Any executor named in a will may, at any time after the death of the testator, apply to the clerk of the superior court to have the will admitted to probate. If no named executor applies to have the will proved within 60 days after the death of the testator, any beneficiary named in the will, or any other person interested in the estate, may apply upon 10 days’ notice thereof to the executor. For good cause shown, the clerk of superior court may shorten the initial 60-day period during which the executor may apply to have the will proved.

The clerks of the superior court in North Carolina are required to notify by mail, all beneficiaries whose addresses are known, designated in wills filed for probate in their respective counties. The expenses associated with such notification are chargeable to the estate.

In the event that a party has the will and will not file it with the clerk of court, every clerk, on application by affidavit setting forth the facts, will, by summons, compel any person in the State, who has possession of the will to present the will for probate. If the person refuses or refuses to inform the court where the will is located, he may be held in contempt of the court or be committed to the jail of the county until the will is accounted for or produced.

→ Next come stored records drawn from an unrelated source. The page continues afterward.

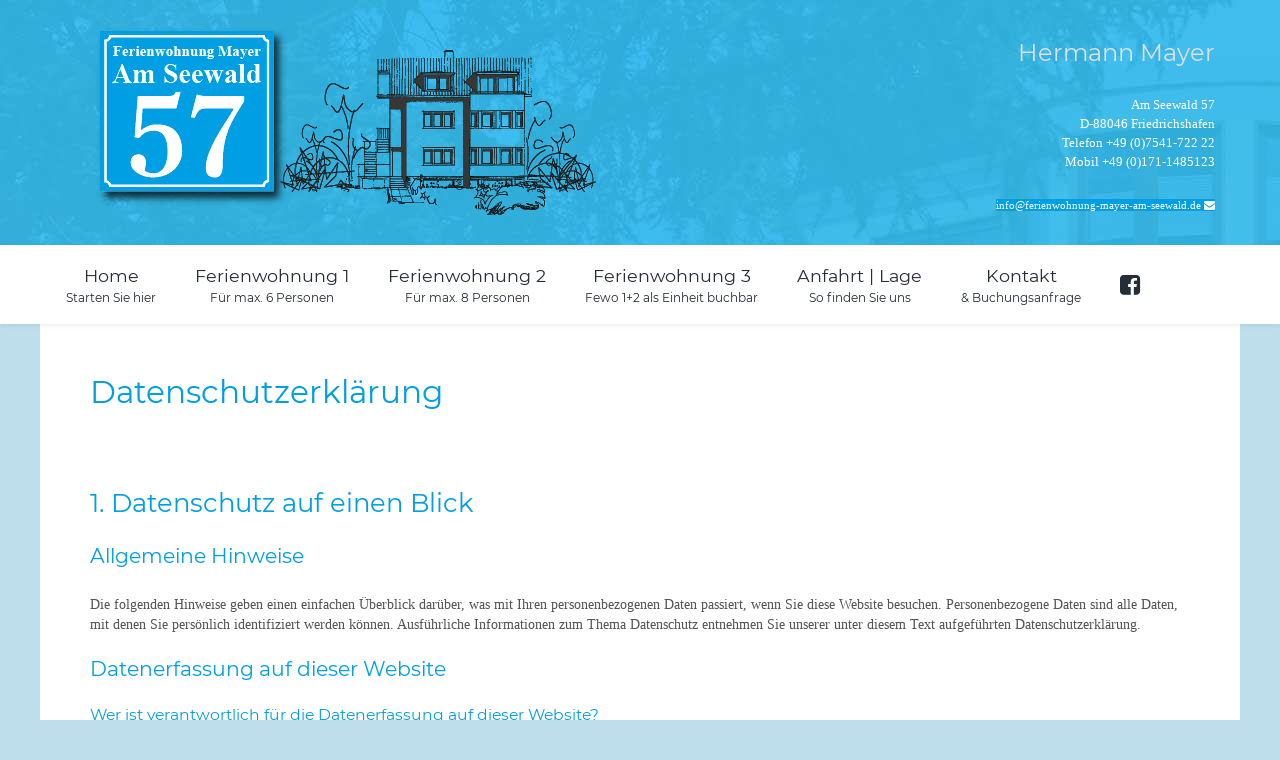

--- FILE ---
content_type: text/css
request_url: https://www.ferienwohnung-mayer-am-seewald.de/templates/it_medical/custom/css-compiled/custom_9.css
body_size: -31
content:
/*00c07d59478978c4d58966f5f46dc0dd*/
/* @import "custom.scss" */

On application for probate to the clerk of the superior court, he must ascertain by affidavit of the applicant –

(1)        That such applicant is the executor or devisee named in the will, or is some other person interested in the estate, and how so interested.

(2)        The value and nature of the testator’s property, as near as can be ascertained.

(3)        The names and residences of all parties entitled to the testator’s property, if known, or that the same on diligent inquiry cannot be discovered; which of the parties in interest are minors, and whether with or without guardians, and the names and residences of such guardians, if known.

The affidavit shall be recorded with the will and the certificate of probate thereof, if the same is admitted to probate.  Once the will is admitted to probate, the named executor or person presenting the will for probate may be appointed personal representative of the estate by the clerk and issued letters testamentary, allowing them to act on behalf of the estate.